The Fear Institute by Jonathan L. Howard
|Book Name:||The Fear Institute|
|Author:||Jonathan L. Howard|
|Formatt:||Hardcover / Paperback / Audiobook / Ebook|
|Genre(s):||Fantasy / Horror / Steampunk|
|Release Date:||June 1, 2011 (US) September 1, 2011 (UK)|
“Why on Earth did you steal three dead popes?” asked Cabal.
“First, to make the Vatican very cross. That was funny. Second reason, delicious.”
It’s rare for Johannes Cabal to have visitors that aren’t of the torch-bearing mob variety, so when three strangers show up at his front door asking for his help, he greets them with his Webley .577 Boxer in hand. Turns out these men are from the Fear Institute, and they want to hire Cabal as their guide through the Dreamlands, a world built by mystics and poets (neither of which are the sort of people Cabal is particularly fond of). The catch? He has to help them find the Phobic Animus, the source of all fears, so they can destroy it. While he couldn’t care less for the Institute’s goal of freeing humanity from irrational terror, an all-expenses paid trip to the Dreamlands is too good to pass up.

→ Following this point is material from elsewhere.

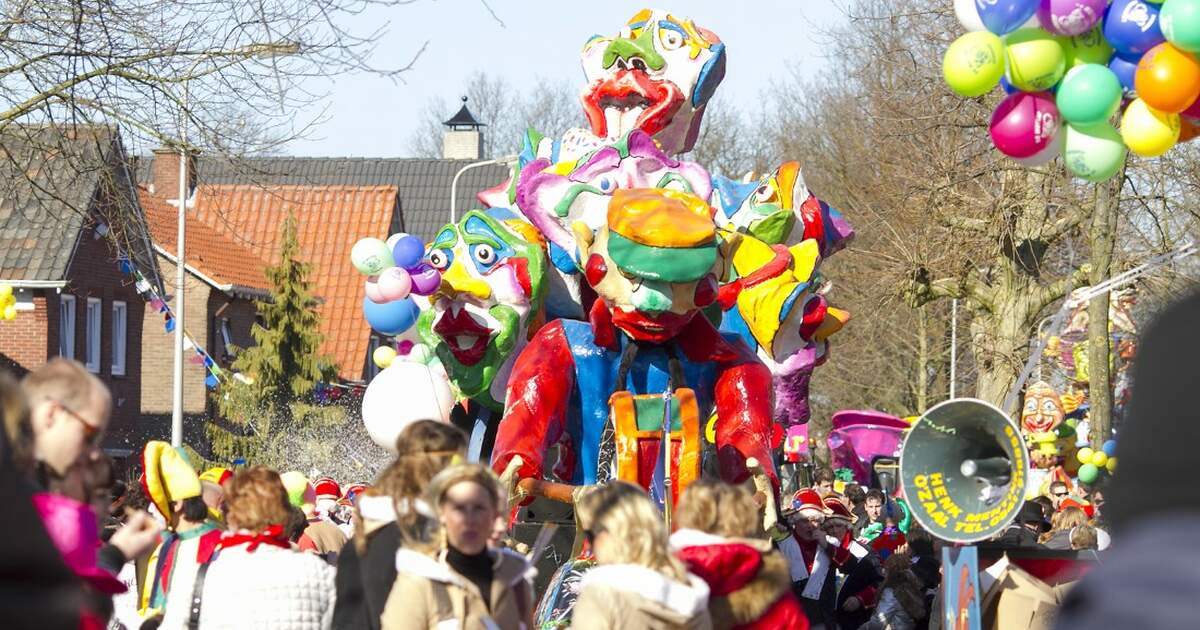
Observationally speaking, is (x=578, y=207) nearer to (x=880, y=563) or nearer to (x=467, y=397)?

This novel is similar to the first one in tone and style, with more fantasy and less steampunk. The setting plays a huge part, so let’s talk about that first. The Dreamlands are built from imagination, where the rules are a little more Byronic than in the real world. Here there are talking skulls, ship-eating monsters traverse the sea, wizards live in secluded towers on islands that can’t be found, and the Great Old Ones hear your prayers (whether you want them to or not). It’s the sort of place that nurtures insanity. Jonathan L. Howard certainly brings the setting to life, showing it as being both marvelous and terrifying, sometimes all at once. And it’s also the sort of place that clashes with Cabal’s rational, serious demeanor. The Dreamlands fight Cabal for his sanity, creating one of the main struggles in the book for the protagonist.

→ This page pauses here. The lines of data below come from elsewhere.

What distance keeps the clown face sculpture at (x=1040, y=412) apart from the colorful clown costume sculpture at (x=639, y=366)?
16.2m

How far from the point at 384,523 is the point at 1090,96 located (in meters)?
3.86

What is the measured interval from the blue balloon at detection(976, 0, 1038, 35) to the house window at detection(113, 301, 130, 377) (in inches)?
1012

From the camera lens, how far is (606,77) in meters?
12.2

The majority of the novel follows Cabal and the members of the Institute as they traverse the Dreamlands, searching for the location of the Phobic Animus. This involves normal fantasy quest stuff, like talking to prophetic witches and traveling across oceans to find wise hermits, but it’s layered with the dark comedy that this series is known for. And Johannes Cabal is not the typical fantasy hero, or even anti-hero. While there is some sword-fighting, most of the problems thrown in Cabal’s path are solved with his brain rather than brawn, which is something I liked about this character from the very start.
It’s not obvious from the beginning of the novel how the story will end, and what starts as a fantastical quest turns into a revelation of the series’ main character. This book, more than any other in the series so far, gives us a good look into the mind, heart, and soul of Johannes Cabal. It also shows us just how much punishment he can take, and the dark paths he may still yet go down. Subtle is a word I’ve used before when discussing these books, and it’s something I really appreciate about how Howard writes his characters.

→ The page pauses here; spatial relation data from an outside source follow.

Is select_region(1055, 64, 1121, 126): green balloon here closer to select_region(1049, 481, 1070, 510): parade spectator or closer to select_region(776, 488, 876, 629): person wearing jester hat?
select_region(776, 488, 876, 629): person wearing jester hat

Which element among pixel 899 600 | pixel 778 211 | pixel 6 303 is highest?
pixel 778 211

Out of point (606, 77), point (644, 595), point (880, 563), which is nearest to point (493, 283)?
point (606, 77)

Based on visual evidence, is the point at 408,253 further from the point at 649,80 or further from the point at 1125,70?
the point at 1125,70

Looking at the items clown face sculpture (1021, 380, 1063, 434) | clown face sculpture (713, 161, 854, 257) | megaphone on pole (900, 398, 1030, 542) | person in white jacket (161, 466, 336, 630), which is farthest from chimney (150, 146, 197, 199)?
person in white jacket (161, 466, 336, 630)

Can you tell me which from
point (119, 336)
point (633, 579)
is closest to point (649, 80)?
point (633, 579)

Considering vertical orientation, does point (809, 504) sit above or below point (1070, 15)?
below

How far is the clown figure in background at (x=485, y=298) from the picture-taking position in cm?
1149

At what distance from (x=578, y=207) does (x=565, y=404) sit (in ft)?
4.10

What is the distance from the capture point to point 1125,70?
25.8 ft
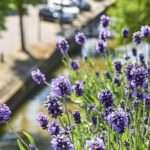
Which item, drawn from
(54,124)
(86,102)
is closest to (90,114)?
(86,102)

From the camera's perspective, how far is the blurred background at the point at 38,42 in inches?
1210

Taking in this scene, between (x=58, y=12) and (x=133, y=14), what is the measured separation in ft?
49.2

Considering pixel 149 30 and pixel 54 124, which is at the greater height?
pixel 149 30

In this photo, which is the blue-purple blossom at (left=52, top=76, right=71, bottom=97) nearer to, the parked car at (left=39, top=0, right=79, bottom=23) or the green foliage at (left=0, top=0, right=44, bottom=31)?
the green foliage at (left=0, top=0, right=44, bottom=31)

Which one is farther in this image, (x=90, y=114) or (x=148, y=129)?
(x=90, y=114)

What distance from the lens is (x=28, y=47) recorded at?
40188 millimetres

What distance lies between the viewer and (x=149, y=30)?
15188mm

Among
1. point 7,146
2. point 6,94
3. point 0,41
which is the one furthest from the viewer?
point 0,41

With that being said, the members of the Fear Institute are some of the weakest characters in this novel, though I feel the strength of the other minor characters make up for that. Sometimes it feels like the three Institute members only there because they’re on a quest, so there needs to be four to five men in the group. All but one aren’t really memorable characters, and any plot functions they serve could have been replaced by the more interesting minor characters that Cabal meets in the Dreamlands. It would have been nice if more time could have been devoted to characters like the stand-in for the wise wizard who dispenses advice to our intrepid heroes: the ghoul leader. His conversations with Cabal are lively, funny, and lend an air of mystery to the novel. We’re not sure why he’s helping Cabal, or if he really is helping at all, but each scene with him is great. To be fair, the expendability of the members of the institute is played with in the novel, but I still think they were the weakest part of an otherwise strong story.
Like the first novel, the ending for this one is bittersweet. I think it’s the strongest ending in the series overall, and it left me counting down the days to the release of the fourth novel. Despite knowing that Cabal can be truly evil, you can’t help but feel sympathy for him. The ending draws on the idea that in the Dreamlands, nothing is as it seems. While it does tie up the novel’s loose ends, the novel ends on a bit of a cliff-hanger, though thankfully the fourth book is already out as of this review, so there’s no need to wait to see what happens next.